### Do this
Please lay out every line of the records below as a JSON list of strings, one string per line, with blank lines left out. Leave the pictures out of the list.

— Start —

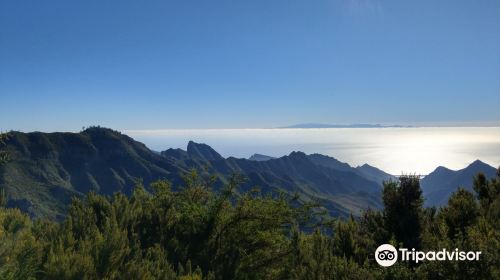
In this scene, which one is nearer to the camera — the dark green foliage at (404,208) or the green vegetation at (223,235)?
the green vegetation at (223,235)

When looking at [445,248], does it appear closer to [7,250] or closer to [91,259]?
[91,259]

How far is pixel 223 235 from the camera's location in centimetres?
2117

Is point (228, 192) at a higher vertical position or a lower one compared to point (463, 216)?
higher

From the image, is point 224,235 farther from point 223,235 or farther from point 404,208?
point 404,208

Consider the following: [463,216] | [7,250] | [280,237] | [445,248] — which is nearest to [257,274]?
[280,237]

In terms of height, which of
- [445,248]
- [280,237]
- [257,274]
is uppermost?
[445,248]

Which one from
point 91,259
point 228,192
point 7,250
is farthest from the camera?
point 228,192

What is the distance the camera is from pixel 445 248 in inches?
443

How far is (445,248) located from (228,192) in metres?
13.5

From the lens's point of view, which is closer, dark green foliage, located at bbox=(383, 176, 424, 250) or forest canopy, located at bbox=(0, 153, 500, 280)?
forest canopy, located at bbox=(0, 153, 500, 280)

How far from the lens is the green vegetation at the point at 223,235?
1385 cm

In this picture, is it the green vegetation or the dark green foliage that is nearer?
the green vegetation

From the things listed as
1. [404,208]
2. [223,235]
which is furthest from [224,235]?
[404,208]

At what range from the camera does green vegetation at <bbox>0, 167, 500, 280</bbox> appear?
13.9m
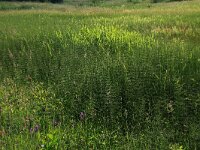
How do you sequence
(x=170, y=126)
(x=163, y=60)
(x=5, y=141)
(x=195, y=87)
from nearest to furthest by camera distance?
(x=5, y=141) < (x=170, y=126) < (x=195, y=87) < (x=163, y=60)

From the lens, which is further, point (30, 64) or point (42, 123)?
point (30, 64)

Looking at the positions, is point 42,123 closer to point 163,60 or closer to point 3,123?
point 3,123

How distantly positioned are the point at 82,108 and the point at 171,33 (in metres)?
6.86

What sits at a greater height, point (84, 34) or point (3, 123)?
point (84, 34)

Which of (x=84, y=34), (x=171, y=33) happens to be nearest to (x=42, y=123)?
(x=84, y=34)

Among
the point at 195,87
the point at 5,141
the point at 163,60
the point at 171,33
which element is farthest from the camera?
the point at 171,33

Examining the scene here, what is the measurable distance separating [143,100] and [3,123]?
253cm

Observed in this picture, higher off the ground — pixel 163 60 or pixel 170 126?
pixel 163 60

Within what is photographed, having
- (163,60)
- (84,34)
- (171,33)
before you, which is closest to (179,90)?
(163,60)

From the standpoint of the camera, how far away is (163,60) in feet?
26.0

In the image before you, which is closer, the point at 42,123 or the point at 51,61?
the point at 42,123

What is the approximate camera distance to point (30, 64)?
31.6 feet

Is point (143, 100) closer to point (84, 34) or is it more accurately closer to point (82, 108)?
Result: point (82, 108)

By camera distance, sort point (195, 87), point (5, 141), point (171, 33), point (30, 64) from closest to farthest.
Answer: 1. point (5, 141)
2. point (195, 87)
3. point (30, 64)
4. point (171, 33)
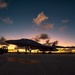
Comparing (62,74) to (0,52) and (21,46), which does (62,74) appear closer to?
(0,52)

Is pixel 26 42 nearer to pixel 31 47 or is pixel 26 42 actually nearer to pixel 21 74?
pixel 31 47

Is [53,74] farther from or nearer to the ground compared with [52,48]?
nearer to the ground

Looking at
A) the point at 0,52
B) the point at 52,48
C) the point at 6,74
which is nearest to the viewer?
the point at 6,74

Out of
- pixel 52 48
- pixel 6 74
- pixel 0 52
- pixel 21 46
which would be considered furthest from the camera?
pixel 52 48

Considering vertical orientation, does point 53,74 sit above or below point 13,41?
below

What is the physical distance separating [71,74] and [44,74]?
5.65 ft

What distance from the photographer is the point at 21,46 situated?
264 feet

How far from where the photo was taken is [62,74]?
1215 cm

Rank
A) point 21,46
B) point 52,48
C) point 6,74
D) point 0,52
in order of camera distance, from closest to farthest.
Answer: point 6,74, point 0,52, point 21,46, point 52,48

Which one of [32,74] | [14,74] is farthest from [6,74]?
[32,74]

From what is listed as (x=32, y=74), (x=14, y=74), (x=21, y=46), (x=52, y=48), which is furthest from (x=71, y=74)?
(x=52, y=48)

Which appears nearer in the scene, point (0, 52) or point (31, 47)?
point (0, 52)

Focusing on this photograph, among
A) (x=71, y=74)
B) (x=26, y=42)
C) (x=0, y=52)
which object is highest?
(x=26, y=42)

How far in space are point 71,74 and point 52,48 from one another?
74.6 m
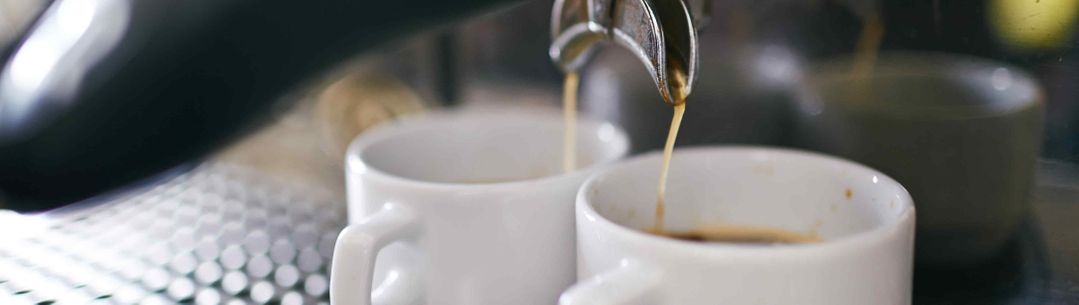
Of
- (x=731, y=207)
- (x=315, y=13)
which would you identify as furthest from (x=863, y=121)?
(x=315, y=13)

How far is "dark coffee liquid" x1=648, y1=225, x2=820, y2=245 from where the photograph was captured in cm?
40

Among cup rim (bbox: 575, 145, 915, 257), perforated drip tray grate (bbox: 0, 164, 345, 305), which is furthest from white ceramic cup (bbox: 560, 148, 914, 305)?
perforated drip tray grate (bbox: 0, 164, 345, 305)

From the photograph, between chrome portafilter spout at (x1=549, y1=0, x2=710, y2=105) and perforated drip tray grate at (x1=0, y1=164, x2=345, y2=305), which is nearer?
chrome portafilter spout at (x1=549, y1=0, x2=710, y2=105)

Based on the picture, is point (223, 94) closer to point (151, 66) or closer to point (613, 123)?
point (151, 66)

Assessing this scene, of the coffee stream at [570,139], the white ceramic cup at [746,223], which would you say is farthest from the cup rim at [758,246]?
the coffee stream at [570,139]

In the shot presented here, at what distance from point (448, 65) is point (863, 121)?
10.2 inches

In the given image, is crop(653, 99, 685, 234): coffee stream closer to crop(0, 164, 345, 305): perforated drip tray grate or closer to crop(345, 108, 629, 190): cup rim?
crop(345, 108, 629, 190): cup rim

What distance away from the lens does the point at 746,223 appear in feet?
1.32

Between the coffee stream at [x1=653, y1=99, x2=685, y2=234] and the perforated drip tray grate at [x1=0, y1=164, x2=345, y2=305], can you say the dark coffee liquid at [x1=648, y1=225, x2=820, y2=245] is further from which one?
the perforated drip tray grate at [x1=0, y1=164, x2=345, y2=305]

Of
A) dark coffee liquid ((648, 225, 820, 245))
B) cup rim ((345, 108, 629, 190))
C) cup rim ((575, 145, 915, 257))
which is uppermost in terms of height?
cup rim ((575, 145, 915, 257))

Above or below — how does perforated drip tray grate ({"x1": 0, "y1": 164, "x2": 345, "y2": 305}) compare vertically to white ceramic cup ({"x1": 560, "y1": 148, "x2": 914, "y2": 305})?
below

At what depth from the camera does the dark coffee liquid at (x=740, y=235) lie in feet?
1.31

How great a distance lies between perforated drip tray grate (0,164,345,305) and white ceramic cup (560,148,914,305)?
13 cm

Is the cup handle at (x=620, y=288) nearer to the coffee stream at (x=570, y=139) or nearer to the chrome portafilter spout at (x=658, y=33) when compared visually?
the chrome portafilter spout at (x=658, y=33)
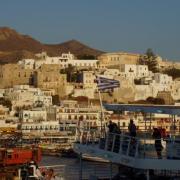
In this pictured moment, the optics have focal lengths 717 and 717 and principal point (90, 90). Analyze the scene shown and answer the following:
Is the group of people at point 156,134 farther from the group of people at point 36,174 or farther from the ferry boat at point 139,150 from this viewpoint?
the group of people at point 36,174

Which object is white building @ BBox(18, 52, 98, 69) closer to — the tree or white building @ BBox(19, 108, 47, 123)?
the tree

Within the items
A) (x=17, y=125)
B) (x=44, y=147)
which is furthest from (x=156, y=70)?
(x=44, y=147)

— End —

### Full answer
[
  "In this scene, which one is nearer to the camera — the dark green foliage at (404,208) or the green vegetation at (223,235)?",
  "the green vegetation at (223,235)",
  "When looking at [445,248], does it appear closer to [7,250] or closer to [91,259]?",
  "[91,259]",
  "How far is pixel 223 235 from the camera's location in centimetres?",
  "2117",
  "Is point (228, 192) at a higher vertical position or a lower one compared to point (463, 216)?",
  "higher",
  "From the image, is point 224,235 farther from point 223,235 or farther from point 404,208?",
  "point 404,208",
  "Consider the following: [463,216] | [7,250] | [280,237] | [445,248] — which is nearest to [257,274]?",
  "[280,237]",
  "In terms of height, which of",
  "- [445,248]",
  "- [280,237]",
  "- [257,274]",
  "is uppermost?",
  "[445,248]",
  "Which one from",
  "point 91,259",
  "point 228,192",
  "point 7,250",
  "is farthest from the camera?",
  "point 228,192",
  "What is the distance the camera is from pixel 445 248 in inches?",
  "443",
  "How far is (445,248) located from (228,192) in metres?",
  "13.5",
  "From the lens's point of view, which is closer, dark green foliage, located at bbox=(383, 176, 424, 250) or forest canopy, located at bbox=(0, 153, 500, 280)?",
  "forest canopy, located at bbox=(0, 153, 500, 280)",
  "How far from the lens is the green vegetation at the point at 223,235?",
  "1385 cm",
  "In this picture, is it the green vegetation or the dark green foliage that is nearer?",
  "the green vegetation",
  "From the things listed as",
  "1. [404,208]",
  "2. [223,235]",
  "which is furthest from [224,235]?",
  "[404,208]",
  "At what range from the camera does green vegetation at <bbox>0, 167, 500, 280</bbox> appear?",
  "13.9m",
  "How do you sequence",
  "(x=170, y=126)",
  "(x=163, y=60)",
  "(x=5, y=141)",
  "(x=195, y=87)",
  "from nearest to furthest by camera distance?",
  "(x=5, y=141) < (x=170, y=126) < (x=195, y=87) < (x=163, y=60)",
  "From the lens, which is further, point (30, 64) or point (42, 123)?",
  "point (30, 64)",
  "Looking at the positions, is point 42,123 closer to point 163,60 or closer to point 3,123?",
  "point 3,123",
  "How distantly positioned are the point at 82,108 and the point at 171,33 (in metres)?",
  "6.86",
  "What sits at a greater height, point (84, 34) or point (3, 123)?",
  "point (84, 34)",
  "Which of (x=84, y=34), (x=171, y=33) happens to be nearest to (x=42, y=123)?",
  "(x=84, y=34)",
  "Among",
  "the point at 195,87",
  "the point at 5,141",
  "the point at 163,60",
  "the point at 171,33",
  "which element is farthest from the camera?",
  "the point at 171,33",
  "Examining the scene here, what is the measurable distance separating [143,100] and [3,123]?",
  "253cm",
  "Observed in this picture, higher off the ground — pixel 163 60 or pixel 170 126?",
  "pixel 163 60",
  "Within what is photographed, having",
  "- (163,60)",
  "- (84,34)",
  "- (171,33)",
  "before you, which is closest to (179,90)?",
  "(163,60)",
  "From the standpoint of the camera, how far away is (163,60) in feet?",
  "26.0",
  "In the image before you, which is closer, the point at 42,123 or the point at 51,61?",
  "the point at 42,123",
  "What is the approximate camera distance to point (30, 64)?",
  "31.6 feet",
  "Is point (143, 100) closer to point (84, 34) or is it more accurately closer to point (82, 108)?",
  "Result: point (82, 108)",
  "By camera distance, sort point (195, 87), point (5, 141), point (171, 33), point (30, 64) from closest to farthest.",
  "Answer: 1. point (5, 141)",
  "2. point (195, 87)",
  "3. point (30, 64)",
  "4. point (171, 33)",
  "Comparing (62,74) to (0,52) and (21,46), which does (62,74) appear closer to?",
  "(0,52)",
  "Is pixel 26 42 nearer to pixel 31 47 or is pixel 26 42 actually nearer to pixel 21 74?",
  "pixel 31 47",
  "Is [53,74] farther from or nearer to the ground compared with [52,48]?",
  "nearer to the ground",
  "Looking at",
  "A) the point at 0,52",
  "B) the point at 52,48",
  "C) the point at 6,74",
  "which is nearest to the viewer?",
  "the point at 6,74",
  "Out of",
  "- pixel 52 48",
  "- pixel 6 74",
  "- pixel 0 52",
  "- pixel 21 46",
  "which would be considered furthest from the camera?",
  "pixel 52 48",
  "Considering vertical orientation, does point 53,74 sit above or below point 13,41?",
  "below",
  "What is the physical distance separating [71,74] and [44,74]?",
  "5.65 ft",
  "What distance from the photographer is the point at 21,46 situated?",
  "264 feet",
  "How far from where the photo was taken is [62,74]?",
  "1215 cm",
  "Rank",
  "A) point 21,46",
  "B) point 52,48",
  "C) point 6,74",
  "D) point 0,52",
  "in order of camera distance, from closest to farthest.",
  "Answer: point 6,74, point 0,52, point 21,46, point 52,48",
  "Which one of [32,74] | [14,74] is farthest from [6,74]?",
  "[32,74]",
  "From what is listed as (x=32, y=74), (x=14, y=74), (x=21, y=46), (x=52, y=48), which is furthest from (x=71, y=74)?",
  "(x=52, y=48)",
  "Which appears nearer in the scene, point (0, 52) or point (31, 47)?",
  "point (0, 52)",
  "Focusing on this photograph, among",
  "A) (x=71, y=74)",
  "B) (x=26, y=42)",
  "C) (x=0, y=52)",
  "which object is highest?",
  "(x=26, y=42)",
  "How far in space are point 71,74 and point 52,48 from one another?",
  "74.6 m",
  "Of",
  "- (x=731, y=207)",
  "- (x=315, y=13)",
  "which would you identify as furthest from (x=863, y=121)?",
  "(x=315, y=13)",
  "How far is \"dark coffee liquid\" x1=648, y1=225, x2=820, y2=245 from where the photograph was captured in cm?",
  "40",
  "Among cup rim (bbox: 575, 145, 915, 257), perforated drip tray grate (bbox: 0, 164, 345, 305), which is furthest from white ceramic cup (bbox: 560, 148, 914, 305)?",
  "perforated drip tray grate (bbox: 0, 164, 345, 305)",
  "From the photograph, between chrome portafilter spout at (x1=549, y1=0, x2=710, y2=105) and perforated drip tray grate at (x1=0, y1=164, x2=345, y2=305), which is nearer?",
  "chrome portafilter spout at (x1=549, y1=0, x2=710, y2=105)",
  "Based on the picture, is point (223, 94) closer to point (151, 66) or closer to point (613, 123)?",
  "point (151, 66)",
  "Assessing this scene, of the coffee stream at [570,139], the white ceramic cup at [746,223], which would you say is farthest from the cup rim at [758,246]?",
  "the coffee stream at [570,139]",
  "In the shot presented here, at what distance from point (448, 65) is point (863, 121)?",
  "10.2 inches",
  "In the given image, is crop(653, 99, 685, 234): coffee stream closer to crop(0, 164, 345, 305): perforated drip tray grate or closer to crop(345, 108, 629, 190): cup rim?",
  "crop(345, 108, 629, 190): cup rim",
  "What distance away from the lens does the point at 746,223 appear in feet?",
  "1.32",
  "Between the coffee stream at [x1=653, y1=99, x2=685, y2=234] and the perforated drip tray grate at [x1=0, y1=164, x2=345, y2=305], can you say the dark coffee liquid at [x1=648, y1=225, x2=820, y2=245] is further from which one?",
  "the perforated drip tray grate at [x1=0, y1=164, x2=345, y2=305]",
  "Of",
  "A) dark coffee liquid ((648, 225, 820, 245))",
  "B) cup rim ((345, 108, 629, 190))",
  "C) cup rim ((575, 145, 915, 257))",
  "which is uppermost in terms of height?",
  "cup rim ((575, 145, 915, 257))",
  "Above or below — how does perforated drip tray grate ({\"x1\": 0, \"y1\": 164, \"x2\": 345, \"y2\": 305}) compare vertically to white ceramic cup ({\"x1\": 560, \"y1\": 148, \"x2\": 914, \"y2\": 305})?",
  "below",
  "At what depth from the camera does the dark coffee liquid at (x=740, y=235) lie in feet?",
  "1.31",
  "How great a distance lies between perforated drip tray grate (0,164,345,305) and white ceramic cup (560,148,914,305)?",
  "13 cm",
  "Is the cup handle at (x=620, y=288) nearer to the coffee stream at (x=570, y=139) or nearer to the chrome portafilter spout at (x=658, y=33) when compared visually?",
  "the chrome portafilter spout at (x=658, y=33)",
  "In this pictured moment, the optics have focal lengths 717 and 717 and principal point (90, 90). Analyze the scene shown and answer the following:",
  "Is the group of people at point 156,134 farther from the group of people at point 36,174 or farther from the ferry boat at point 139,150 from this viewpoint?",
  "the group of people at point 36,174",
  "Which object is white building @ BBox(18, 52, 98, 69) closer to — the tree or white building @ BBox(19, 108, 47, 123)?",
  "the tree",
  "Within the items",
  "A) (x=17, y=125)",
  "B) (x=44, y=147)",
  "which is furthest from (x=156, y=70)?",
  "(x=44, y=147)"
]